• [Text shown]:
>>>

Clearance to secure exempt distribution status

Most payments a company makes to its shareholders, in respect of their shares, will be qualifying distributions and may be subject to Income Tax.

If certain conditions are met, the payment can be treated as an exempt distribution. An exempt distribution is a payment that is not treated as a distribution. It is treated as consideration for the disposal of shares and is subject to CGT.

When a company makes a purchase of its own shares, any excess paid over the amount of capital originally subscribed for the shares is usually treated as a distribution. However, there are special provisions that enable an unquoted trading company or an unquoted holding company of a trading group to undertake a purchase of its own shares without making a distribution.

In order to do this, a clearance application may be made. Under this procedure a company wishing to make a purchase of its own shares can obtain advance confirmation from HMRC that the distribution arising will be an exempt distribution.

If the application is approved, the payment is treated as consideration for the disposal of the shares in the hands of the seller and subject to CGT. Where entrepreneurs' relief is available, CGT of 10% is payable in place of the standard rate. There are a number of qualifying conditions that must be met in order to qualify for the relief. Where the necessary conditions are met a company purchase of own shares can be a tax efficient way of exiting a business.

Source:HM Revenue & Customs| 22-05-2023

Capital Gains during separation and divorce

The Capital Gains Tax (CGT) rules that apply during separation and divorce changed for disposals that occur on or after 6 April 2023. These changes extended the period for separating spouses and civil partners to make no gain/no loss transfers for up to three years after they cease to live together. The new rules also provide for an unlimited time if the assets are the subject of a formal divorce agreement. Previously, the no gain/no loss treatment was only available in relation to any disposals in the remainder of the tax year in which the separation happens.

The government also introduced special rules that apply to individuals who have maintained a financial interest in their former family home following separation, and that apply when that home is eventually sold. This will allow for private residence relief (PRR) to be claimed when a qualifying property is sold.

These changes should ensure that most separating couples have enough time to sort out their affairs without a possible charge to CGT.

Source:HM Revenue & Customs| 15-05-2023

Letting relief

In general, there is no Capital Gains Tax (CGT) due on the disposal of a property which has been used as the main family residence. This relief from CGT is commonly known as 'private residence relief'. However, where all or part of the home has been rented out the entitlement to relief may be affected. Homeowners that let all or part of their house may not benefit from the full private residence relief, but may benefit from letting relief.

Homeowners that lived in their home at the same time as tenants, may qualify for letting relief on gains they make when they sell the property. Letting relief does not cover any proportion of the chargeable gain made while the home is empty.

The maximum amount of letting relief due is the lower of:

  • The amount of private residence relief due
  • £40,000
  • The amount of gain you've made on the let part of the property

Worked example:

  • You used 40% of your house as your home and let out the other 60%.

<<<

• [Supplied data]:

>>>

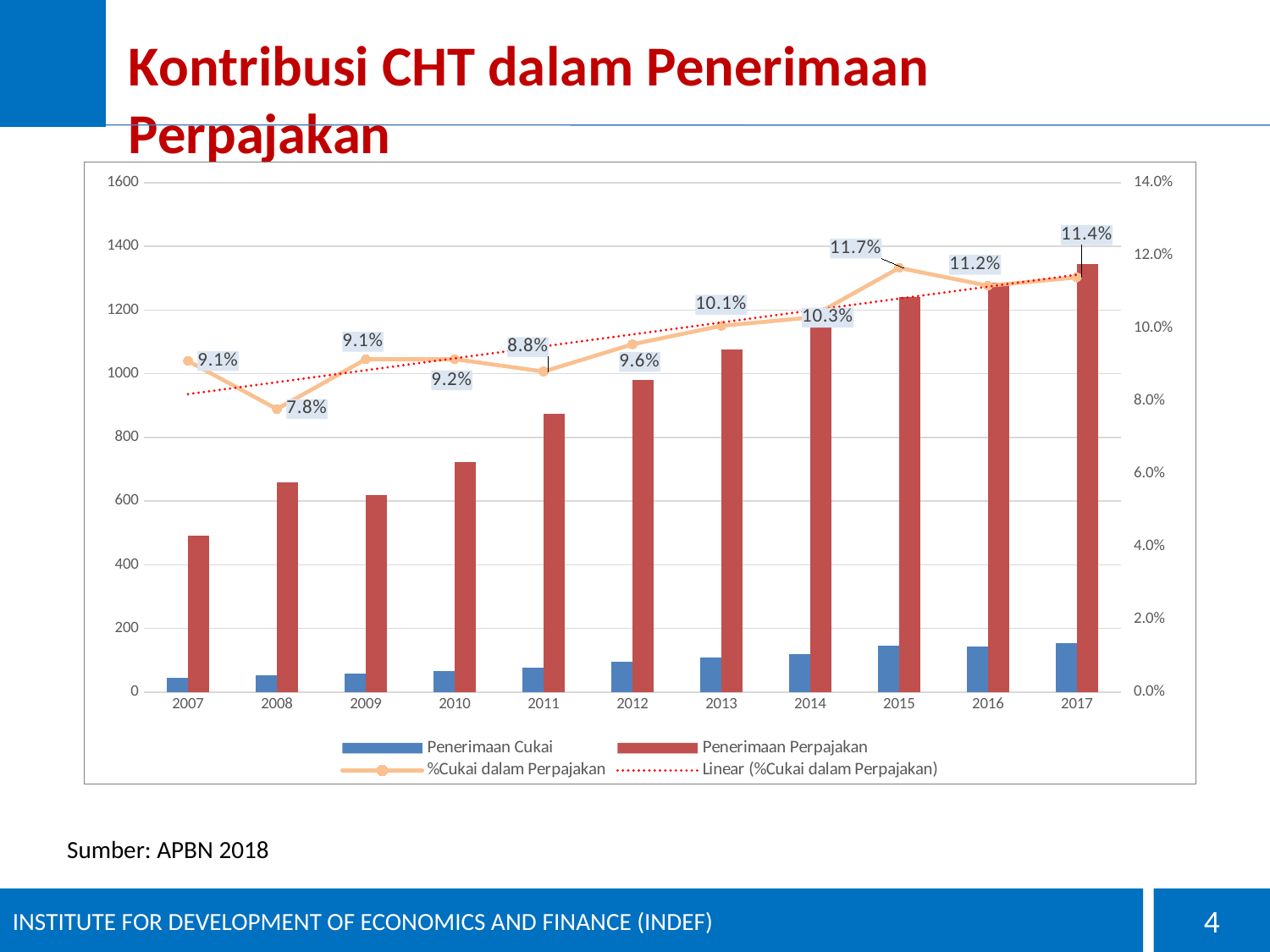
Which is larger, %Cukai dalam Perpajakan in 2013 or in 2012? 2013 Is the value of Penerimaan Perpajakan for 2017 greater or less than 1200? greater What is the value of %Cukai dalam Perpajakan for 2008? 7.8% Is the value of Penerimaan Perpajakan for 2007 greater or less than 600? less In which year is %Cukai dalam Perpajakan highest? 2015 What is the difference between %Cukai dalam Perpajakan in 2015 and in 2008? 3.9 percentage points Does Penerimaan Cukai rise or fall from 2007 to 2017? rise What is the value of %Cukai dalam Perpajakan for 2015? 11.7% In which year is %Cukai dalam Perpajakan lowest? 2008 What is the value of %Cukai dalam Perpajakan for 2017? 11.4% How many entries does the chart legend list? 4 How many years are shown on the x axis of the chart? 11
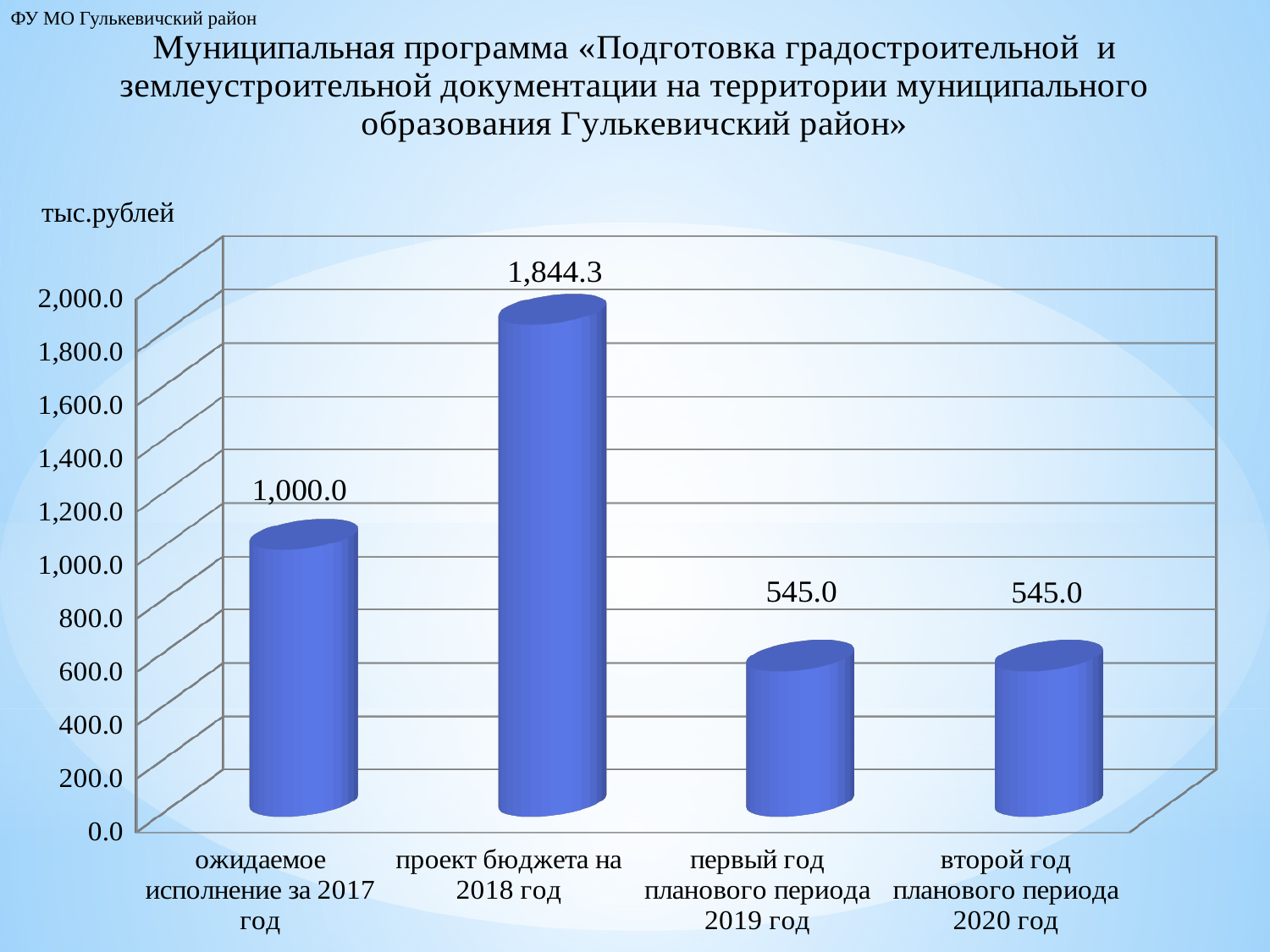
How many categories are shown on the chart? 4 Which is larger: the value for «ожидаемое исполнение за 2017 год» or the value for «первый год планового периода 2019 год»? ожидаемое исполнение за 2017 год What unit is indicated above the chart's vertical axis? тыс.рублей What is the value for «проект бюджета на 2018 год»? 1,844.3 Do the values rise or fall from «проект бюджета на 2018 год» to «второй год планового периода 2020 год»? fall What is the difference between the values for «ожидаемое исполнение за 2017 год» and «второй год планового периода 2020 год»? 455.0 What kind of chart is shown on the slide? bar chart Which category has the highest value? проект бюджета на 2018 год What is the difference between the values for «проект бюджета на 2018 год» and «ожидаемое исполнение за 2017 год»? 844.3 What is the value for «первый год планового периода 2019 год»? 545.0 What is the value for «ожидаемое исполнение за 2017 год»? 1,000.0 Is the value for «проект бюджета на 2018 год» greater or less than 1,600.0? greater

<<<

• [To do]:
1) In the tax guidance, what rate of CGT is payable when entrepreneurs' relief is available?
2) Carry on the tax guidance from the point where it stops.

• [Responses by task]:
1) CGT of 10% is payable in place of the standard rate.

2)
  • You sell the property, making a gain of £60,000.
  • You're entitled to private residence relief of £24,000 on the part used as your home (40% of the £60,000 gain).
  • The remaining gain on the part of your home that's been let is £36,000.

The maximum letting relief due is £24,000 as this is the lower of:

  • £24,000 (the private residence relief due)
  • £40,000
  • £36,000 (the gain on the part of the property that's been let)

The letting exemption is only available when the conditions outlined above apply, most importantly that the property owner(s) were / are in shared occupancy with a tenant. The letting relief was more generous prior to 6 April 2020, when the requirement for the property owner to live in the property at the same time as their tenants did not apply. 

Source:HM Revenue & Customs| 10-04-2023

Tax when you sell property

The annual exempt amount applicable to Capital Gains Tax (CGT) has been reduced to £6,000 (from £12,300) for the new 2023-24 tax year.

CGT is normally charged at a simple flat rate of 20% and this applies to most chargeable gains made by individuals. If taxpayers only pay basic rate tax and make a small capital gain, they may only be subject to a reduced rate of 10%. Once the total of taxable income and gains exceed the higher rate threshold, the excess will be subject to 20% CGT.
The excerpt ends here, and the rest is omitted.